Pour faire face à ces « coups de feu » qui surviennent en zone urbaine dans certains créneaux horaires, les principaux fournisseurs de livraison recrutent des livreurs indépendants par le procédé dit du « crowdsourcing », c’est-à-dire de l’externalisation ouverte ou production participative. Lors de l’embauche, ils mettent en avant la liberté dont ceux-ci disposeront de choisir leurs horaires et durées de travail, sachant qu’ils sont rémunérés à raison de 3 500 à 4 000 wons par livraison, alors que leurs collègues à temps plein temps n’en perçoivent que 3 000. Ces avantages s’avèrent attractifs pour les livreurs indépendants et, selon Woowa Brothers, 14 730 d’entre eux travaillaient pour Baemin Connect en février 2020, soit un effectif sept fois plus important que celui des 2 300 personnes à temps plein qui composent l’effectif de Baemin Riders.

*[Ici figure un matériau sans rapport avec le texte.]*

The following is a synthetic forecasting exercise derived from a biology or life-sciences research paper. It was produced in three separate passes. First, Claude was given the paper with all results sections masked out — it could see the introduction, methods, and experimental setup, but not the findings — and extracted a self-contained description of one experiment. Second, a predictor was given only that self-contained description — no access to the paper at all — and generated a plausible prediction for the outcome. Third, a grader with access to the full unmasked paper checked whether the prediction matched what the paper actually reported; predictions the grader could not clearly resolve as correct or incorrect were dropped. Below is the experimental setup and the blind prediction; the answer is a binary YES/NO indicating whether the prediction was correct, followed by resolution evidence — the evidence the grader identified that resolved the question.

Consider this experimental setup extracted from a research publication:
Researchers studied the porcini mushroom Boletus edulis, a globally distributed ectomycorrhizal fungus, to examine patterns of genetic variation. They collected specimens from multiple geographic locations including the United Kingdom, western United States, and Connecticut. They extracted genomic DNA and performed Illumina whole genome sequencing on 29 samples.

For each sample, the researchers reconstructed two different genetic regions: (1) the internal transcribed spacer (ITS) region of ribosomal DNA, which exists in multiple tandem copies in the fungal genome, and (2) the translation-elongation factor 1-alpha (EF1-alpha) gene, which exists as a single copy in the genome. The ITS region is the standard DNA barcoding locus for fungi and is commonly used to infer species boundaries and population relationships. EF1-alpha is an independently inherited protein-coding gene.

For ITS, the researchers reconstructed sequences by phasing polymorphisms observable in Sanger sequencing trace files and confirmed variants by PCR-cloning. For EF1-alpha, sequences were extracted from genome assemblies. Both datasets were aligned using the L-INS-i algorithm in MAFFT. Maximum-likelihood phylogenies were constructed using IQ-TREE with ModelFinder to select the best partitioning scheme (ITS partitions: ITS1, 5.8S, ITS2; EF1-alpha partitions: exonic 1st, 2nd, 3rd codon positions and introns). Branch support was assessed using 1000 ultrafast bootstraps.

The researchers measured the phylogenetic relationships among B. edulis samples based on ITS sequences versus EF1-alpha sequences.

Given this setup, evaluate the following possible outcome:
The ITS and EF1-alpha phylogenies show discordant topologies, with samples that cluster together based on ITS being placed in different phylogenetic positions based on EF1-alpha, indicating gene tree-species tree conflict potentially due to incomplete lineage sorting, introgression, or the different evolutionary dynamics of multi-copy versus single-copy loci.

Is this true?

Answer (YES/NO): YES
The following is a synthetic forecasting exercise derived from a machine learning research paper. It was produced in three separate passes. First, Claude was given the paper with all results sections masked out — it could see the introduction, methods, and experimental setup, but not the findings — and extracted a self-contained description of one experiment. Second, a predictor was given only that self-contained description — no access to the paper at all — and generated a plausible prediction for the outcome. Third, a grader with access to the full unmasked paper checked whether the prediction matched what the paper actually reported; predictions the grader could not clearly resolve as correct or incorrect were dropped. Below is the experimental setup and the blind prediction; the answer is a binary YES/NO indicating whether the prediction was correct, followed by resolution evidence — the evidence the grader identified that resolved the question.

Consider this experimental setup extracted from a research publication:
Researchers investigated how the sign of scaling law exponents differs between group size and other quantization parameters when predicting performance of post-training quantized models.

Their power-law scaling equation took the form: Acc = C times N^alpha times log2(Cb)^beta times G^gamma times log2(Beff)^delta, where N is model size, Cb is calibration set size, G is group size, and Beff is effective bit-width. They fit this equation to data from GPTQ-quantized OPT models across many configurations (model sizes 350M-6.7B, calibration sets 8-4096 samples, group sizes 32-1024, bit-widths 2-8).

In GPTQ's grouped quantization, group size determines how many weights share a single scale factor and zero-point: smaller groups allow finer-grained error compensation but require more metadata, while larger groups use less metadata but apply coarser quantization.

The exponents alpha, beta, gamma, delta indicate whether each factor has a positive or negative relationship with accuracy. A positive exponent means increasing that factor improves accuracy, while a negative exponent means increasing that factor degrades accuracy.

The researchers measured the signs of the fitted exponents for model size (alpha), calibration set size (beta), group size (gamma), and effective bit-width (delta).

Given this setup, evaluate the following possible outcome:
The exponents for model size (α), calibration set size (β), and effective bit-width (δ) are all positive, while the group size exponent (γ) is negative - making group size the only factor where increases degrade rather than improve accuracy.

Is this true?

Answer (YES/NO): YES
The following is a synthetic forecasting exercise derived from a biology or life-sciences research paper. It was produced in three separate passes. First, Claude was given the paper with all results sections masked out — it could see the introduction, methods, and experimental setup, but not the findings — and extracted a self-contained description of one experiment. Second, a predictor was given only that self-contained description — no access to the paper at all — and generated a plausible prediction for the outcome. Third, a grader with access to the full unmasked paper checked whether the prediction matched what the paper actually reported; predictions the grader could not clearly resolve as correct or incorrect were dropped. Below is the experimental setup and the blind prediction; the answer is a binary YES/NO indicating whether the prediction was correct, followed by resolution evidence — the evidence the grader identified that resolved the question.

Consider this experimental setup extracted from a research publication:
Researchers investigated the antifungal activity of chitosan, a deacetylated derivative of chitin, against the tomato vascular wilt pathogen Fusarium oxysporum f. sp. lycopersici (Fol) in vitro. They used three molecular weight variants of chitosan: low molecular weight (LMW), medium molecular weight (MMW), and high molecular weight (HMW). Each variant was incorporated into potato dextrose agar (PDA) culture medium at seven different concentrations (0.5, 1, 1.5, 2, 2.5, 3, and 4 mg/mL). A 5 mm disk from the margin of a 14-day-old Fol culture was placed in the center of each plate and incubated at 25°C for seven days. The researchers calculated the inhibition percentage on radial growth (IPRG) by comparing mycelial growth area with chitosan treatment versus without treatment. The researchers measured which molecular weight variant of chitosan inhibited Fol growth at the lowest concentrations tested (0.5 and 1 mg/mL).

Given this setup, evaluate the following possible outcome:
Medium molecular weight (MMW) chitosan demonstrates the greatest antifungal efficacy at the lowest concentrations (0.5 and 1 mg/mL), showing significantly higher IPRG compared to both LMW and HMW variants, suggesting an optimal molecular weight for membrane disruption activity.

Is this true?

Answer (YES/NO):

Les conditions dans lesquelles exercent les livreurs des plates-formes suscitent cependant des inquiétudes, car, dans la législation actuelle, ces livreurs indépendants d’un nouveau genre sont répertoriés en tant que « travailleurs exerçant des emplois spéciaux », un statut très vague qui ne leur donne droit à aucune protection en cas d’accident ou de conflit avec leur employeur. Ils ne peuvent bénéficier ni du régime général de l’assurance maladie ni des congés payés prévus par la législation du travail. L’explosion de la demande de livraisons entraînée par la survenue de la pandémie de Covid-19 pose de nouveau la question de conditions de travail et d’atteintes aux droits fondamentaux qui prennent l’ampleur d’un problème de société, si bien que des voix s’élèvent pour réclamer les nécessaires modifications de leur statut en vue d’une meilleure protection de cette catégorie de travailleurs.